Correlation matrix

plot_utils.correlation_matrix(X, color_map='RdBu_r', fig=None, ax=None, figsize=None, dpi=100, variable_names=None, rot=45, scatter_plots=False)[source]

Plot correlation matrix of a dataset X, whose columns are different variables (or a sample of a certain random variable).

Parameters:
  • X (numpy.ndarray or pandas.DataFrame) – The data set.

  • color_map (str or matplotlib.colors.Colormap) – The color scheme to show high, low, negative high correlations. Valid names are listed in https://matplotlib.org/users/colormaps.html. Using diverging color maps is recommended: PiYG, PRGn, BrBG, PuOr, RdGy, RdBu, RdYlBu, RdYlGn, Spectral, coolwarm, bwr, seismic.

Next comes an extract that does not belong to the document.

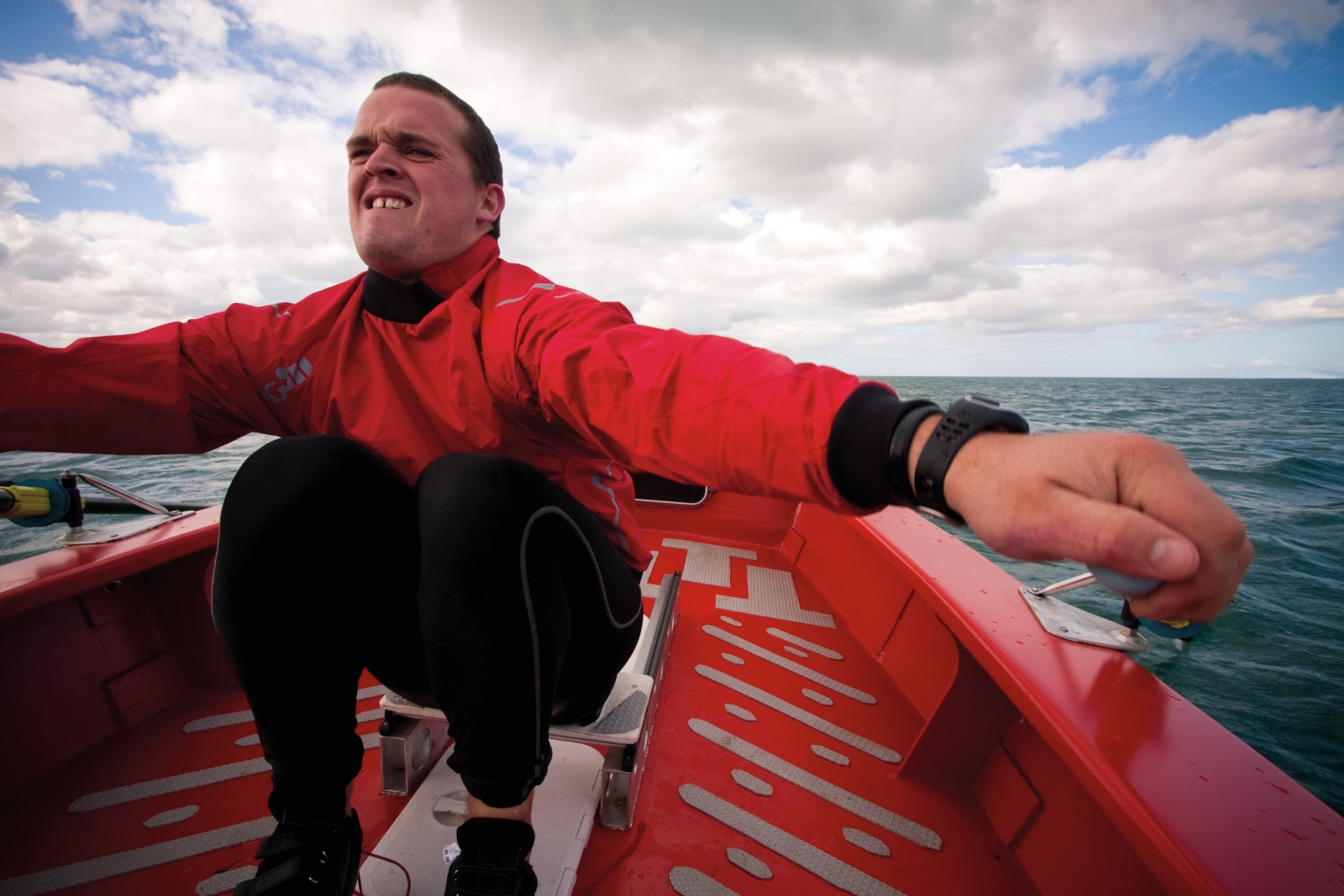 With a sliding seat and sealed cabin, Shaun Quincey's vessel is part rowing skiff, part lifeboat. With funding from the New Zealand Geographic Trust he is attempting to cross the Tasman—2300 km from Coff's Harbour to Taranaki—alone.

  • fig (matplotlib.figure.Figure or None) – Figure object. If None, a new figure will be created.

  • ax (matplotlib.axes._subplots.AxesSubplot or None) – Axes object. If None, a new axes will be created.

  • figsize ((float, float)) – Figure size in inches, as a tuple of two numbers. The figure size of fig (if not None) will override this parameter.

  • dpi (float) – Figure resolution. The dpi of fig (if not None) will override this parameter.

  • variable_names (list<str>) – Names of the variables in X. If X is a pandas DataFrame, this argument is not needed: column names of X is automatically used as variable names. If X is a numpy array, and this argument is not provided, then X’s column indices are used. The length of variable_names should match the number of columns in X; if not, a warning will be thrown (not error).

  • rot (float) – The rotation of the x axis labels, in degrees.

  • scatter_plots (bool) – Whether or not to show the scatter plots of pairs of variables.

Returns:

  • correlations (pandas.DataFrame) – The correlation matrix.

  • fig (matplotlib.figure.Figure) – The figure object being created or being passed into this function.

  • ax (matplotlib.axes._subplots.AxesSubplot) – The axes object being created or being passed into this function.